[EMAIL PROTECTED] wrote:
>
[snip]
>
> Yes, fundamentals of mount, dd, and whatnot are covered in level 1. It
> doesn't mean, however, that the same skills aren't required to accomplish
> higher level tasks in Level 2 (in other words, to manually fix a
> filesystem and such, you still have to use mount as a Sr admin even if
> mounting CDs and such were covered in Level 1, as an example). So, the
> stated objective isn't "know how to use mount", it's "maintain a
> filesystem by utilizing tools such as mount" and such. Specifics on the
> use of an already covered tool won't be focused on during item writing.
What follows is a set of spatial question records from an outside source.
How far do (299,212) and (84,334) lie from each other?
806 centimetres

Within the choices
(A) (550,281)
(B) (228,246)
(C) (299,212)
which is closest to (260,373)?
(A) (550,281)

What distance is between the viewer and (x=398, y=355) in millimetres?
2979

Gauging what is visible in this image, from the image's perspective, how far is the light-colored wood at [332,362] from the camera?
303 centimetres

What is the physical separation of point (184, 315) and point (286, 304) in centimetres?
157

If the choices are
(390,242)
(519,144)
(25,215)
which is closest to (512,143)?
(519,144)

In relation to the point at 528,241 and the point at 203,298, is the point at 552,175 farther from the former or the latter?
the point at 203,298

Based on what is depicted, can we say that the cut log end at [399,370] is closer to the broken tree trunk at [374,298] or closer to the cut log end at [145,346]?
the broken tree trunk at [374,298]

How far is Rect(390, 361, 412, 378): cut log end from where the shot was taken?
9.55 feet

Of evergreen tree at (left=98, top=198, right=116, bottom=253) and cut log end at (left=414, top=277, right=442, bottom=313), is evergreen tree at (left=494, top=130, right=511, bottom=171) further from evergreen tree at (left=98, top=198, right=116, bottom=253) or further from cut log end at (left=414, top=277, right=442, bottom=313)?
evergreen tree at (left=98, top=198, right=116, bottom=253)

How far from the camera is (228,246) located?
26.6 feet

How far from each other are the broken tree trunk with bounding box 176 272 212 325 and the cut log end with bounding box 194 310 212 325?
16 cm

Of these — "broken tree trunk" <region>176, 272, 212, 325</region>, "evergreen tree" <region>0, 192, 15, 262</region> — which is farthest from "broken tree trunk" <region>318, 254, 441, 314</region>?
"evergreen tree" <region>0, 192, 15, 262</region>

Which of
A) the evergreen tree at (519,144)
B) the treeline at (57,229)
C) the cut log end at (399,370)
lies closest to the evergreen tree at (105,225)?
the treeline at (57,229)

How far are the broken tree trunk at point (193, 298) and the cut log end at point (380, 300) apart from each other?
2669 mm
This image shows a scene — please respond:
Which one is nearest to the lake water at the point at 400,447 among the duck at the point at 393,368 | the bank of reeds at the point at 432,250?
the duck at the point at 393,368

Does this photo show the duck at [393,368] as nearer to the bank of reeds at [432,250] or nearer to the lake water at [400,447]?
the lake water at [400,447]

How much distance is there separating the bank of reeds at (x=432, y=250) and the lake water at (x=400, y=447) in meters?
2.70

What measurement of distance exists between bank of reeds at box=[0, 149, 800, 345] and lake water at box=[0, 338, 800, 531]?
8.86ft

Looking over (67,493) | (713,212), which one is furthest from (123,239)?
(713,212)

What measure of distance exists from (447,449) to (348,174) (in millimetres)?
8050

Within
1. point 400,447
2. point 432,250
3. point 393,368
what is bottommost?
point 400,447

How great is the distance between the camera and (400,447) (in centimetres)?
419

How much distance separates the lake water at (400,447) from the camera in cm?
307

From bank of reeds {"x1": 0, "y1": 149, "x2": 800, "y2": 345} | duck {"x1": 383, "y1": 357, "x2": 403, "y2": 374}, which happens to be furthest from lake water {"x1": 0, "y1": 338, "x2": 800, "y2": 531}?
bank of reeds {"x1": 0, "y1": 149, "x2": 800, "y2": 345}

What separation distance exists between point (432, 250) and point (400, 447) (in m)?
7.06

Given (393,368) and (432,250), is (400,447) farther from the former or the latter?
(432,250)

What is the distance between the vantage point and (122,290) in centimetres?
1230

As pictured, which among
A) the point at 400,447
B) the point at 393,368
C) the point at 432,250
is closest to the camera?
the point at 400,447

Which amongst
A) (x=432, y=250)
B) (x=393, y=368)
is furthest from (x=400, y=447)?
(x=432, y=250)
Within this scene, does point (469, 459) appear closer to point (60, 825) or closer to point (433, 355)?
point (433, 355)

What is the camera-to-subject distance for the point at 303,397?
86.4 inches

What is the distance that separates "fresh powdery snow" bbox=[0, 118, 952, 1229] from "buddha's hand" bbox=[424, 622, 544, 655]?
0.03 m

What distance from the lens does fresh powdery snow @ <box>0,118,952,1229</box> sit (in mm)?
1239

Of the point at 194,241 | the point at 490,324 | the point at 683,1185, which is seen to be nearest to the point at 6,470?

> Instead it will focus on accomplishing a higher goal. Does this make
> sense?
>
Well, one good thing to cover (if not covered in Level 1) is adding swap
with no free disk partitions:
1. determine a filesystem w/ space enough to add swap (below assumes
/usr has sufficient free space)
2. touch /usr/swap
3. dd if=/dev/zero of=/usr/swap bs=1024 count=10000
4. mkswap /usr/swap
5. swapon /usr/swap
You can do the same if you need to mount an iso to test it:
(assuming you've d/l or created an iso w/ mkisofs):
mount -oloop /usr/my.iso /mnt/iso
before I decided to switch even one partition to reiserfs some months
back, I tested the same way:
touch reiserfs.test
dd if=/dev/zero of=/usr/reiserfs.test bs=1024 count=10000
mkreiserfs /usr/reiserfs.test
mount -oloop /usr/reiserfs.test /mnt/reisertest
the mkisofs command could also be used above to create an iso of part of
the filesystem (I do this for update CDs for my customers). There are
literally hundreds of fs type things (ext2, reiserfs, swap, iso) where
these things come in handy. Level 2 should have these things down cold.
fsck should also be well known. where are alternate superblocks? 8193,
16385, etc.
Ciao,
David A. Bandel
--
Focus on the dream, not the competition.